**What to do**
1. Answer these questions using the speaker restoration thread:
(a) What size is the woofer in these speakers?
(b) Which replacement center tweeter does the author identify as a good choice?
(c) What did the capacitance meter cost?
2. Carry on the speaker restoration thread, picking up after its final post.

**Document**
········

# My Micro Acoustic FRM 1A Spruce up project



## fdrahuse (Oct 30, 2014)

I am starting this thread to document the restoration, tweaking, improving etc. of my old speakers from the past as a nostalgia project. I want to keep the feel and character of these speakers, but make them more enjoyable to listen to. I will post pictures after my five posts are done. 

These speakers feature a 10" woofer, sealed box, and a five tweeter array. When I first bought these back in the seventies, They just seamed to sound better than the brand names I "knew" should be better.

I think these are a good project, because you will not see a two way acoustic suspension system with a five tweeter array ever produced again. And they bring back good memories for me. Many hours spent listening to my old pair.

So, I will update as I go along. Any comments or help from the peanut gallery appreciated.

First problem I have is the center tweeter on both units are blown. Due to the unusual wiring, I am not sure if these center tweeters were 8 ohm like the side tweeters. If anyone knows something about these, your input would be appreciated. I am going to design a new crossover around the existing drivers and a new pair of center tweeters anyways, but it would be nice to know the original design.


----------



## fdrahuse (Oct 30, 2014)

Since I need new center tweeters, I went shopping. So far the Tang Band 28-847SD Shielded Neodymium Dome Tweeter at Parts Express seems to be a good choice. The space available is constricted and I wanted a tweeter that could be crossed over lower than may current set up, and this is the best for the money so far.


----------



## fdrahuse (Oct 30, 2014)

Here is an picture of what I am working on


----------



## fdrahuse (Oct 30, 2014)

Replacing this crossover with a much more developed one. And getting adjustable L-pads to replace potentiometers and keeping the design flavor the same.


----------



## fdrahuse (Oct 30, 2014)

Got my order from Parts express. Two new tweeters some coils and caps to experiment with. Also order from Tayda Electronics. They have very good prices and cheap shipping. Bought some caps to replace in my Nikko receiver.


----------



## fdrahuse (Oct 30, 2014)

Also ordered a meter to measure capacitance from China (ebay). $12.00 including shipping. Just curious if it works. Will test my new caps against what is currently in my system.

········

**Data provided**
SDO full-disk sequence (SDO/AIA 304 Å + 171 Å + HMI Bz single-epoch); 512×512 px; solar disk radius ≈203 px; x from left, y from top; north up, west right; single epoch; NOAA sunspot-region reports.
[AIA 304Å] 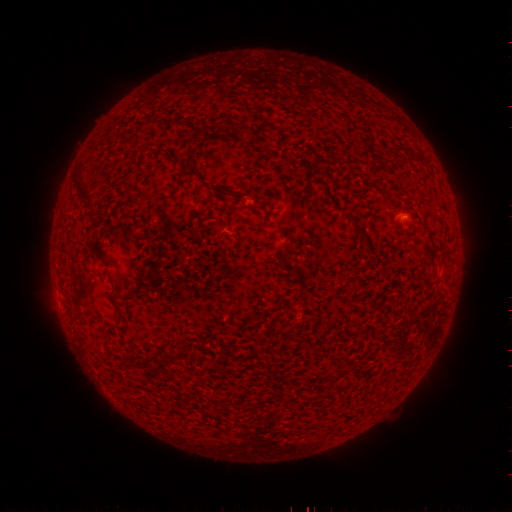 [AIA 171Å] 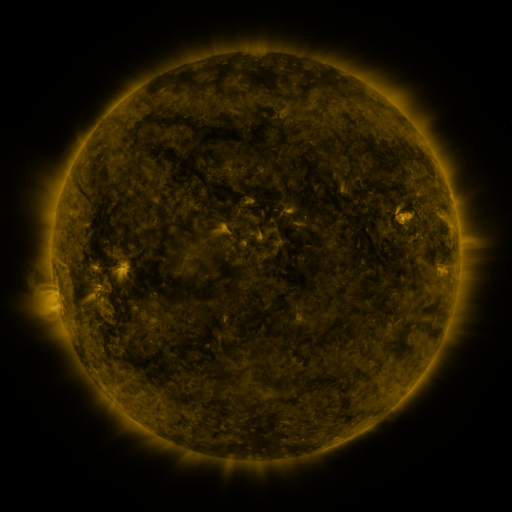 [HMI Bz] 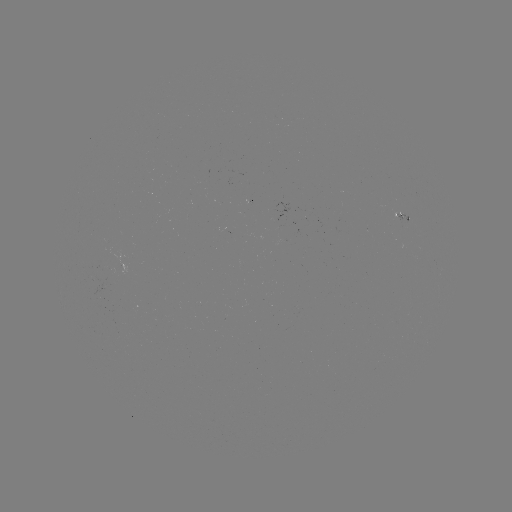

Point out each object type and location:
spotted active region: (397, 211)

········

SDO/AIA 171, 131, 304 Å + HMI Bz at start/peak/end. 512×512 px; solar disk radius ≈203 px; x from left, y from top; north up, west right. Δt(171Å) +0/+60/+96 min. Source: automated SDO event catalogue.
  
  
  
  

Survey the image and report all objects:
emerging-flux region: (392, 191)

········

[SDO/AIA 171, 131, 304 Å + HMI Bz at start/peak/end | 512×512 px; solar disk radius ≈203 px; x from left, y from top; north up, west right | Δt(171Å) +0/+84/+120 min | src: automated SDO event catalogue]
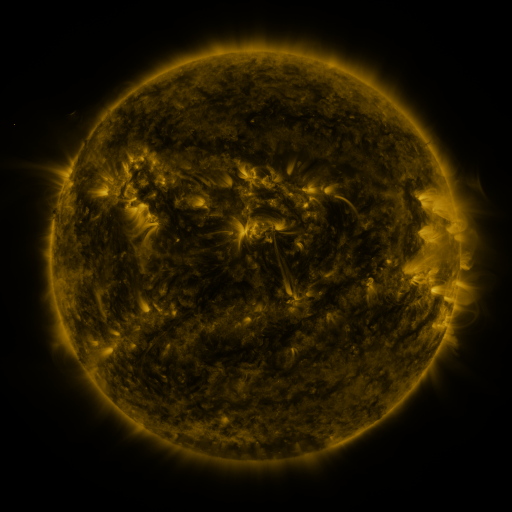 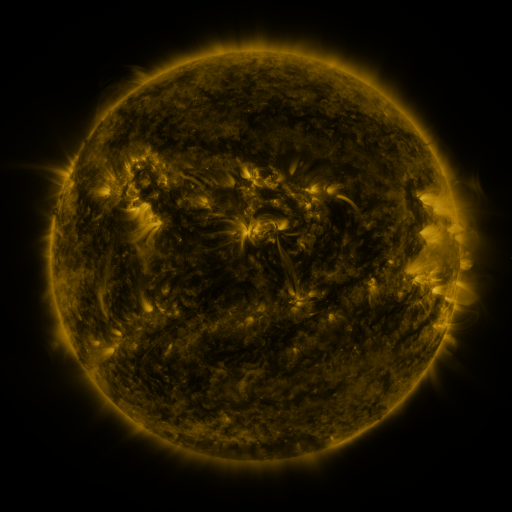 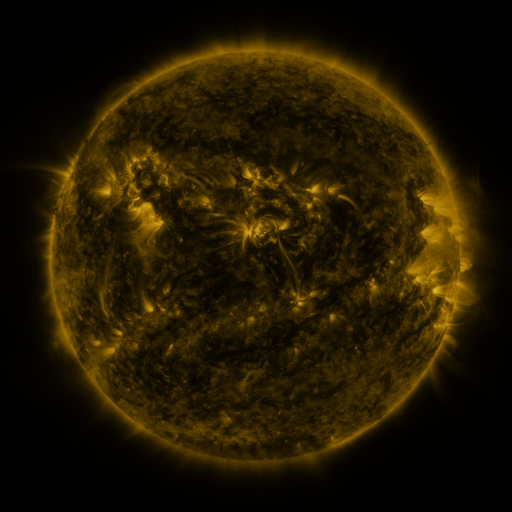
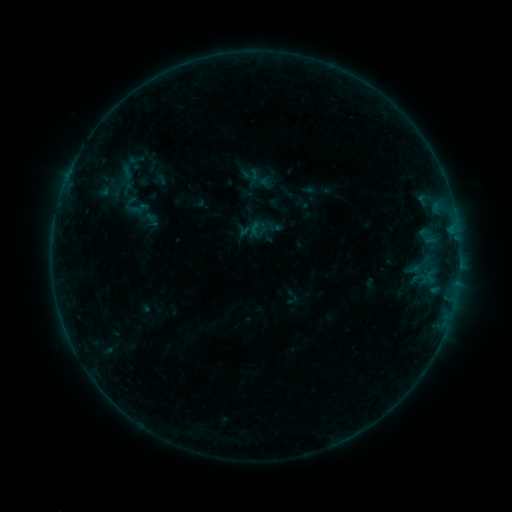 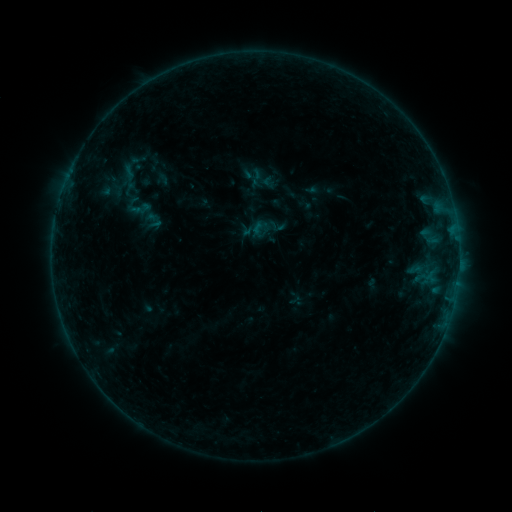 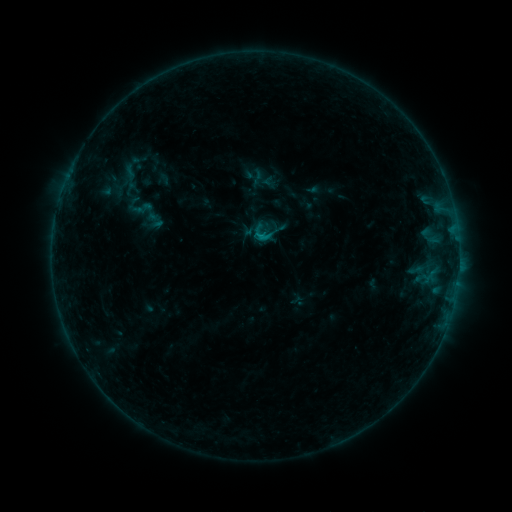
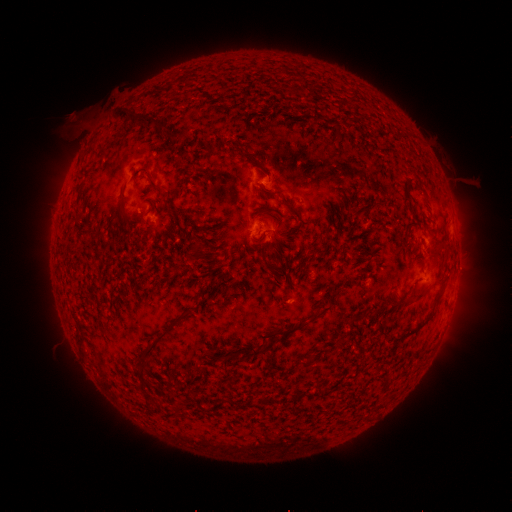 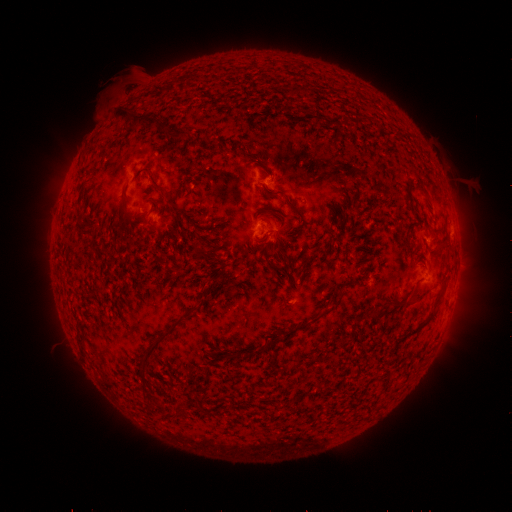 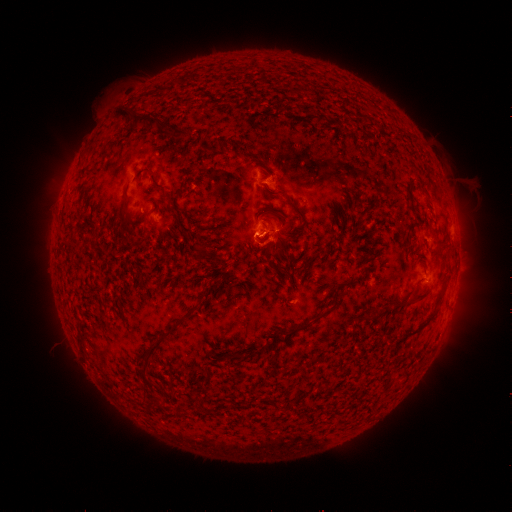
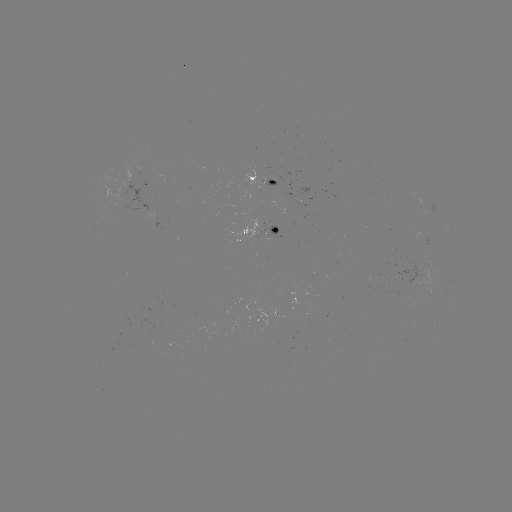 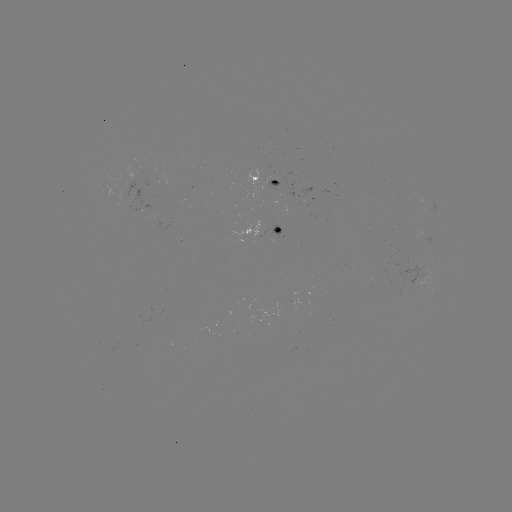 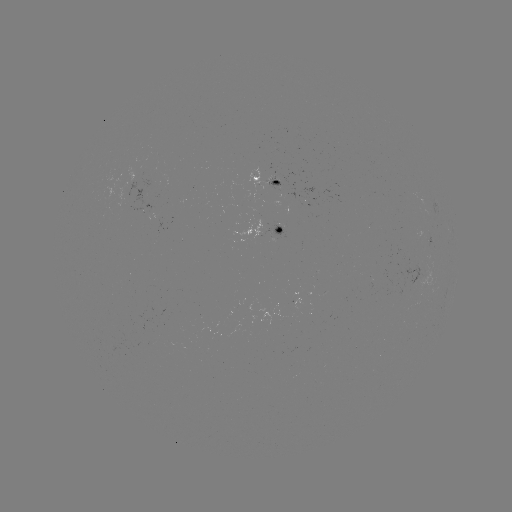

········

**Answers provided**
1.
(a) 10 inches.
(b) The Tang Band 28-847SD Shielded Neodymium Dome Tweeter from Parts Express.
(c) $12.00, including shipping.

2.
----------



## fdrahuse (Oct 30, 2014)

Bought a three pack of magnet wire from radioshack for 9 bucks. Its a little thin but good for notch filter coils. The spools seem the right size for forms. 
Will start making my impedance test board today. I will try too post pictures.
I also ordered sockets for 3.5 mm plugs for laptop mic and headphone jack on laptop (from Tayda electronics) 
This should be easier to make the REW set up for testing impedance since the sockets have the signal broken out in laug and I don't have to try and make a custom plug. Just plug a male/male cord from laptop to socket. Not quite clear on the schematic REW shows for the circuit. They have left and right outputs shown only. I guess ground is not used from the soundcard and headphone jack.


----------



## fdrahuse (Oct 30, 2014)

Received the cheap capacitor meter. Works good. 10.0 uf checked 9.88 uf.


----------



## fdrahuse (Oct 30, 2014)

Never got the impedance measurement jigs to work, but did measure manually. Using a couple of different microphones, resonant frequency of the side tweeters was about 1550 HZ. 

The tweeter I tested was actually pretty flat and compared well to the new tweeter I bought for the center tweeter. 

Starting to work on testing crossover with the frequency response of the whole array wired together.


----------



## fdrahuse (Oct 30, 2014)

Just found out the Dayton Audio iMM-6 works with REW. The text calibration file from Dayton loads directly into REW just like the .cal files. No problem


----------



## fdrahuse (Oct 30, 2014)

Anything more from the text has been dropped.